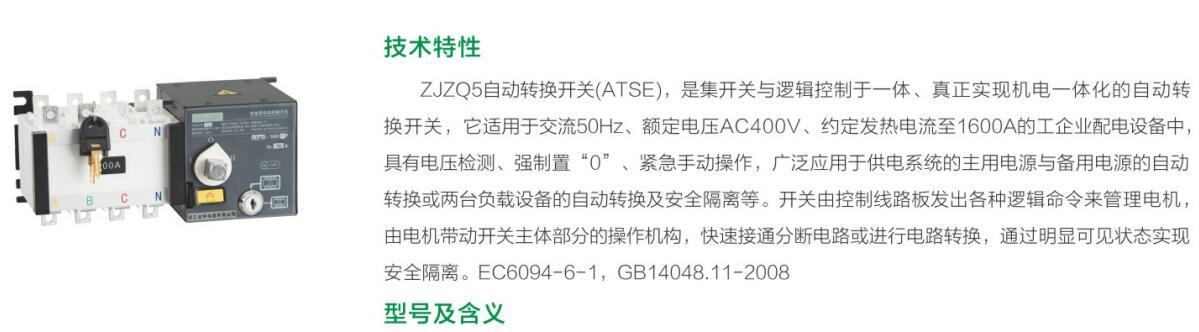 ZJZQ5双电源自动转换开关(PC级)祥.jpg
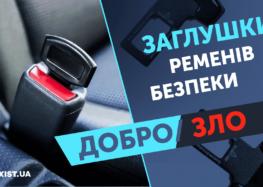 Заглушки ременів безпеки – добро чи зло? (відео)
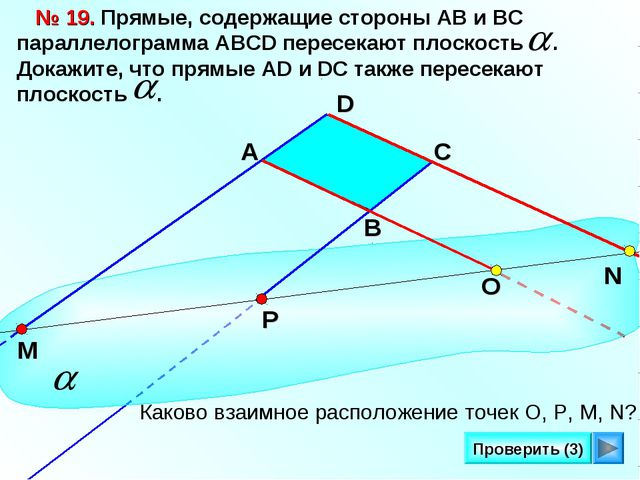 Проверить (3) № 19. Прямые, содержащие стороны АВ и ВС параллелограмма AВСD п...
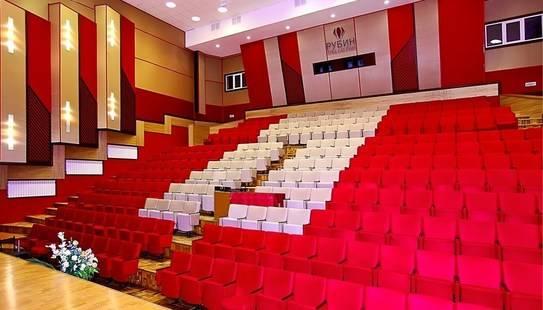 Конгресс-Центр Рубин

...

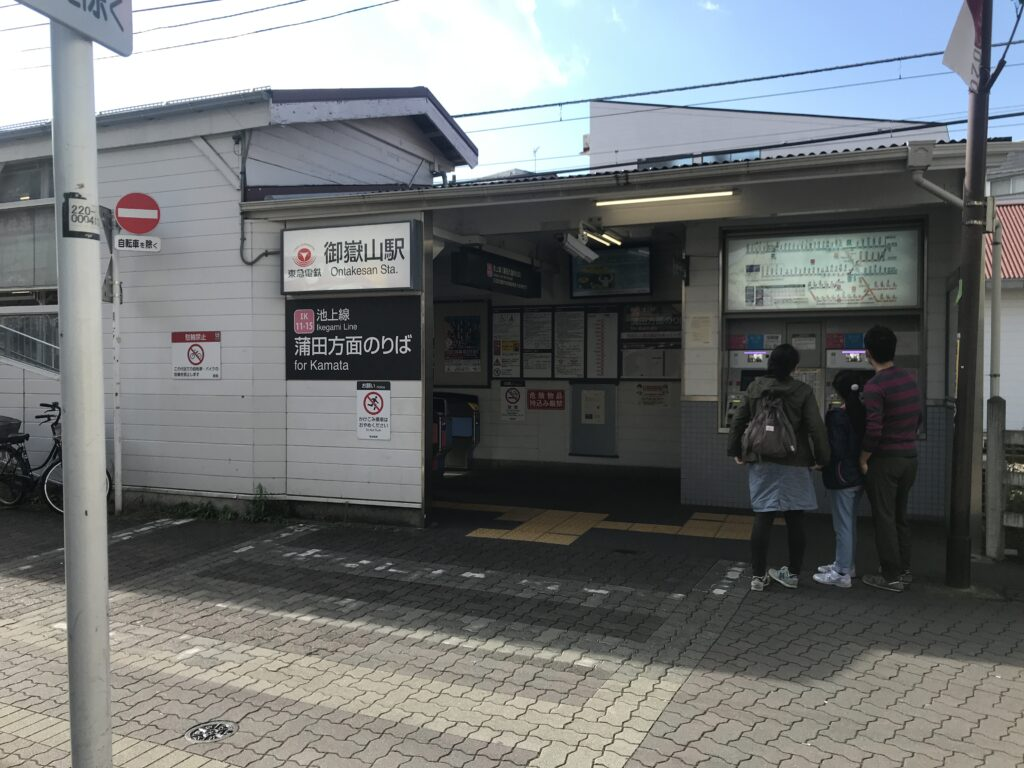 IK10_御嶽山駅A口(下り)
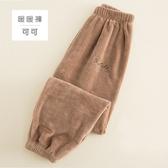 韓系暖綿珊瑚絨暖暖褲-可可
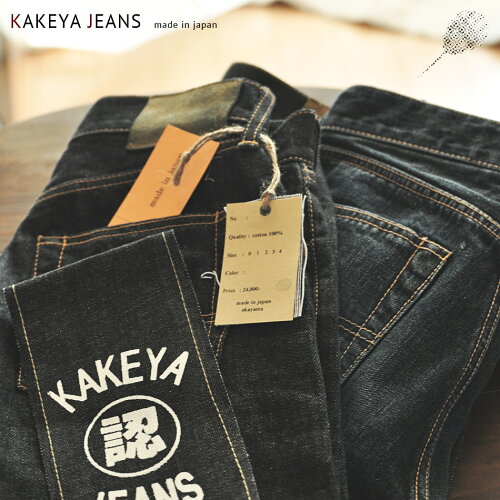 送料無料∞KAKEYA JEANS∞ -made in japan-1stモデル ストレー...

--

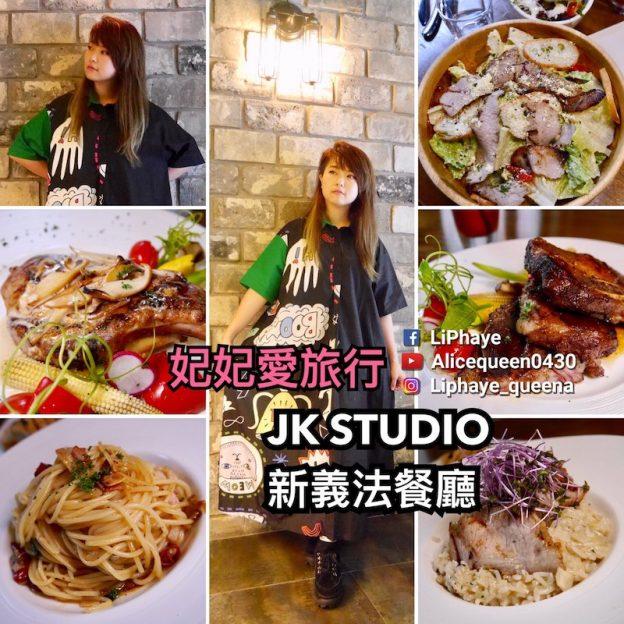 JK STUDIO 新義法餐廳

Task description:
For this exercise, please set down exactly the lines of the listing above from the line with "Проверить (3) №" up to and including the line with "Конгресс-Центр Рубин", and no pictures.

Exercise result:
 Проверить (3) № 19. Прямые, содержащие стороны АВ и ВС параллелограмма AВСD п...
 Конгресс-Центр Рубин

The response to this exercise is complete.